First Fossil Facial Tumor

First Fossil Facial Tumor On Record Discovered In Dinosaur Jaw

The first fossil facial tumor on record has been discovered in the jaw of the dwarf dinosaur Telmatosaurus transsylvanicus, a type of primitive duck-billed dinosaur known as a hadrosaur.

An international group of researchers, including Kate Acheson, a PhD student at the University of Southampton, have documented a type of non-cancerous facial tumor, which is found in humans, mammals and some modern reptiles, but never before encountered in fossil animals, the United Press International reports.

“This discovery is the first ever described in the fossil record and the first to be thoroughly documented in a dwarf dinosaur. Telmatosaurus is known to be close to the root of the duck-billed dinosaur family tree, and the presence of such a deformity early in their evolution provides us with further evidence that the duck-billed dinosaurs were more prone to tumors than other dinosaurs,” Kate Acheson said.

The hadrosaur fossil, estimated to be approximately 69-67 million years old, was discovered in the “Valley of the Dinosaurs” in the UNESCO World Heritage Site, the Haţeg County Dinosaurs Geopark in Transylvania, western Romania, according to a University of Southampton study.

“It was obvious that the fossil was deformed when it was found more than a decade ago but what caused the outgrowth remained unclear until now,” says Dr Zoltán Csiki-Sava of the University of Bucharest, Romania, who led the field trip which uncovered the fossil. “In order to investigate the outgrowth, our team was invited by SCANCO Medical AG in Switzerland to use their Micro-CT scanning facilities and to ‘peek’ un-intrusively inside the peculiar Telmatosaurus jawbone.”

The scans suggested that the dinosaur suffered from a condition known as an “ameloblastoma,” a tumorous, benign, non-cancerous growth known to afflict the jaws of humans and other mammals, and indeed some modern reptiles, too.

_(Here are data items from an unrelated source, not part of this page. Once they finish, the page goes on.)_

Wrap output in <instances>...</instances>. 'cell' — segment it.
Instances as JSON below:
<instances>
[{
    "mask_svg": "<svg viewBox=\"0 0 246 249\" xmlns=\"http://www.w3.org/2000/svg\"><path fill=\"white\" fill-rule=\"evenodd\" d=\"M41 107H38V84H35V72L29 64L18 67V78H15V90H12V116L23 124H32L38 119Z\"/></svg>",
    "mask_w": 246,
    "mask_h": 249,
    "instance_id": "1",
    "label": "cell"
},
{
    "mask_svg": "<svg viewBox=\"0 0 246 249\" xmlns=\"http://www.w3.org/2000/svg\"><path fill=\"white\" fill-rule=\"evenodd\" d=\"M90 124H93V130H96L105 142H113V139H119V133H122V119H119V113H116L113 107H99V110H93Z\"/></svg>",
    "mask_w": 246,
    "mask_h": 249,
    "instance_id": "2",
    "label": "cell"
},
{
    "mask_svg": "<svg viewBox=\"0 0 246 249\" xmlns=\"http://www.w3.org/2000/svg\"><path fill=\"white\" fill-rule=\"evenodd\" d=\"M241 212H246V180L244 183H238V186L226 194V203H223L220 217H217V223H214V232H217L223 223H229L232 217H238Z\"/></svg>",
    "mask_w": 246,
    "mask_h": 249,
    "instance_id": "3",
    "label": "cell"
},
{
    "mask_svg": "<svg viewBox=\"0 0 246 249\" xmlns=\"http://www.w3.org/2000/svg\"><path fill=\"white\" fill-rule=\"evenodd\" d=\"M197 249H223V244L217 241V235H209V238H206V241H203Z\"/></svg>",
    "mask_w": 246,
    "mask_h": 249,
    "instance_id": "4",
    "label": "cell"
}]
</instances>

Dr Bruce Rothschild, from the Northeast Ohio Medical University and a worldwide expert in palaeopathology (the study of ancient diseases and injuries) who studied the Micro-CT scans, said: “The discovery of an ameloblastoma in a duck-billed dinosaur documents that we have more in common with dinosaurs than previously realised. We get the same neoplasias.”

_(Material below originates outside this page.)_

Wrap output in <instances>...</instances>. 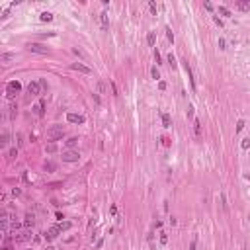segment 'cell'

“It was expected, due to the impoverished nature of the fauna, that our project to investigate diseases of the bone in the dwarf dinosaurs of the Haţeg County Dinosaurs Geopark would reveal some interesting results, but the discovery of a rare modern humoral condition, and one that is so far unique in the fossil record, was a wonderful surprise,” explained Mihai Dumbravă, PhD student at Babeş-Bolyai University in Cluj-Napoca, Romania and lead author of the study, published in the report..

It is unlikely that the tumor caused the dinosaur any serious pain during its early stages of development, just as in humans with the same condition, but researchers can tell from its size that this particular dinosaur died before it reached adulthood. Since its preserved remains consist of only the two lower jaws, no one can ascertain its cause of death. The researchers were left wondering, nonetheless, whether the presence of the ameloblastoma could have contributed to its death.

“We know from modern examples that predators often attack a member of the herd that looks a little different or is even slightly disabled by a disease. The tumor in this dinosaur had not developed to its full extent at the moment it died, but it could have indirectly contributed to its early demise,” said Dr Zoltán Csiki-Sava.

“The particular make-up of the rocks allowed us to identify that this fossil was preserved near the channel of an ancient river. In a setting like this, it is extremely rare to find the complete specimen, and so it is almost impossible to determine the specific cause of death. One can only make an informed guess based upon the evidence we have,” added Kate Acheson.

The Voice of America said research involved an international group of researchers from the Babeş-Bolyai University (Romania), the Northeast Ohio Medical University (USA), Johns Hopkins University (USA), the University of Bucharest (Romania) and the University of Southampton (UK). It was made possible thanks to SCANCO Medical AG, CNCS grant PN-II-ID-PCE-2011-3-0381 and POSDRU grant 159/1.5/S/132400 and was also supported by the University of Bucharest, an institution that oversees the management of the Hațeg County Dinosaurs Geopark.